William W. Holland of Durham is a retired high school teacher of English and U.S. history.
From the day he took office, it has been clear that President Trump doesn’t view other nations as sovereign entities with governments ideally dedicated to serving the needs of their people. He sees them instead as cookie jars, their only value consisting of their material resources.
Their governments are to be respected only to the degree to which they are willing to part with those resources in ways that enrich the Trump family or wealthy corporatists willing to fund his quest for full-spectrum dominance.
Power to him simply consists of the ability to impose his will, either through “deals” or military might, on other people and extract from them whatever resources — rare earths in Ukraine, beachfront property in Gaza, oil in Venezuela, who knows what in Greenland — he views as critical to U.S. prosperity, the preferences and rights of their citizens be damned.

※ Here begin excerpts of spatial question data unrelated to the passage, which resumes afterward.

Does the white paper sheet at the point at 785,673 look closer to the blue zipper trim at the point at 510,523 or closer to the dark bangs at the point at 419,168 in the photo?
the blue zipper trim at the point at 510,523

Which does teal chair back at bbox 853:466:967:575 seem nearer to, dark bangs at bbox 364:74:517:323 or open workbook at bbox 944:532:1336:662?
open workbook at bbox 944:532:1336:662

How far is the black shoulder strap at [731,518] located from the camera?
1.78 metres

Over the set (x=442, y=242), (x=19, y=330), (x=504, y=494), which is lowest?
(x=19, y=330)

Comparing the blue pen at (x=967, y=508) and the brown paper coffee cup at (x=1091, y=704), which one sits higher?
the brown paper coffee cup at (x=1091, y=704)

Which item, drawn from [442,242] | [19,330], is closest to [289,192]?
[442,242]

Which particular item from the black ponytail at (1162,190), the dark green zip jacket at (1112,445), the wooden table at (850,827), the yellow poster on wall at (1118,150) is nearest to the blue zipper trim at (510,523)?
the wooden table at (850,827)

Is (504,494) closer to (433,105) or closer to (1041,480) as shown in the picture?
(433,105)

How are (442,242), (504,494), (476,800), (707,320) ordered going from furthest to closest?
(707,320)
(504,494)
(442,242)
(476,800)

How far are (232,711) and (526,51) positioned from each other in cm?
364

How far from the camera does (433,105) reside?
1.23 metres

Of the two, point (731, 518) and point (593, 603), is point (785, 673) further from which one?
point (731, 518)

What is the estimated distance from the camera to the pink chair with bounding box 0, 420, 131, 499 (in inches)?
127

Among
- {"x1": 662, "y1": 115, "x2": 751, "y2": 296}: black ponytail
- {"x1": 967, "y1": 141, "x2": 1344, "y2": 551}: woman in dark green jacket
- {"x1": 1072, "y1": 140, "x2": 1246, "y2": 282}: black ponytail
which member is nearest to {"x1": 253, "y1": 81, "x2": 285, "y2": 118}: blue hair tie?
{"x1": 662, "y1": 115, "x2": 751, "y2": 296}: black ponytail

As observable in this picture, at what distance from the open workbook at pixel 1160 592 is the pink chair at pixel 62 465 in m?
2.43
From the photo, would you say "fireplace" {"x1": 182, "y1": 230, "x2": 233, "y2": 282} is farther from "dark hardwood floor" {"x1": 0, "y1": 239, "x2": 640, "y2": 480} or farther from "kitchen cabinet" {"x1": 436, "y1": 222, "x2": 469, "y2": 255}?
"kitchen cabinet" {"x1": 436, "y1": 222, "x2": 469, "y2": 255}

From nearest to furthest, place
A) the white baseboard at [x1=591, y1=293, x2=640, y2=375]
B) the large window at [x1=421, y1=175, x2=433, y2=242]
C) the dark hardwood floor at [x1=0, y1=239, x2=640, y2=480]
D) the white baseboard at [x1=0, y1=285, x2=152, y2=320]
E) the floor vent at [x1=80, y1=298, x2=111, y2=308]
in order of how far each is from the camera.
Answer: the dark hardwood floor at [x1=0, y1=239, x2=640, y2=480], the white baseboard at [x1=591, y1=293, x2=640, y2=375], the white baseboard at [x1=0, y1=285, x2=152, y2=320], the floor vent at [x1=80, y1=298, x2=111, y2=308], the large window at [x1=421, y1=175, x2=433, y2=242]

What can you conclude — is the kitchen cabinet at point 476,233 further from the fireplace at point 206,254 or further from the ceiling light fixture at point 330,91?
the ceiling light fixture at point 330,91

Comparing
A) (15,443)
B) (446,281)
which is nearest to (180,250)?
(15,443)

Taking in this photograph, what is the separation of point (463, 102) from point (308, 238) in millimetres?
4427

This odious perspective dominated U.S. foreign policy throughout much of the Cold War era, with disastrous consequences.
Case in point: In 1954, United Fruit Co. complained to the Eisenhower administration about land reform efforts initiated by Guatemalan President Jacobo Arbenz to distribute land not currently in use to poor Mayan peasants.
Secretary of State John Foster Dulles and his brother Allen Dulles, head of the CIA, proposed an antidote to these suspiciously leftist policies: Instead of direct military action by the U.S., they recommended recruiting a disaffected military officer named Carlos Castillo Armas to organize groups of soldiers in the jungles of neighboring El Salvador and Honduras.
When several small incursions were repulsed, the CIA set up a radio station to broadcast news of nonexistent battles that gave the impression of a powerful army advancing toward the Guatemalan capital. To reinforce that impression, the CIA commissioned two military planes to buzz the president’s palace. After both were shot down, their absence threatened to jeopardize the entire mission, and a decision had to be made about whether or not to replace them.
President Eisenhower summoned my father, Henry F. Holland, assistant secretary for Latin American affairs at the time, to give his advice on the matter.
Knowing that my dad was against replacing the planes, Ike summoned CIA chief Allen Dulles to make the counterargument. My father contended that replacing the planes would expose U.S. involvement with the insurrection and thereby reinforce the perception of our country as the “bully from the North,” violate every known precept of national sovereignty and ignite a civil war.
Dulles argued simply that the operation in Guatemala would have zero chance of success without the needed planes. Believing that covert operations were preferable to some sort of U.S. invasion, Ike gave his nod for replacing the planes. A wealthy private individual and former ambassador to Brazil named William Pawley financed the purchase on the condition that the CIA reimburse him at some future date.
The planes took off from an airfield in Nicaragua, then ruled by a rabidly anti-Communist dictator named Anastasio Somoza, and dropped a bomb on the palace grounds, thereby spooking Arbenz and precipitating his flight to Mexico.
Once installed as president, Carlos Castillo Armas oversaw the murder of roughly 4,000 Arbenz supporters and Communists — a small price to pay, it appeared, for eliminating a potential pro-Russian ally.
But that was only the beginning. Over the ensuing 36 years and successive military coups, one of which resulted in the death of Armas, over 200,000 Guatemalans were killed or forcibly disappeared and 600 villages utterly destroyed. Overall, 83% were indigenous Maya, the perceived base of support for the rebels. The rest were labor union leaders, college professors, basically anyone who betrayed a hint of sympathy with rights of Mayan peasants or the average Guatemalan.
But Trump cares nothing for the lessons of history.
Colombia, Cuba, perhaps even Mexico are next in his sights. Are the American people really prepared to sustain the magnitude of his “Donroe Doctrine,” hemisphere-dominating agenda?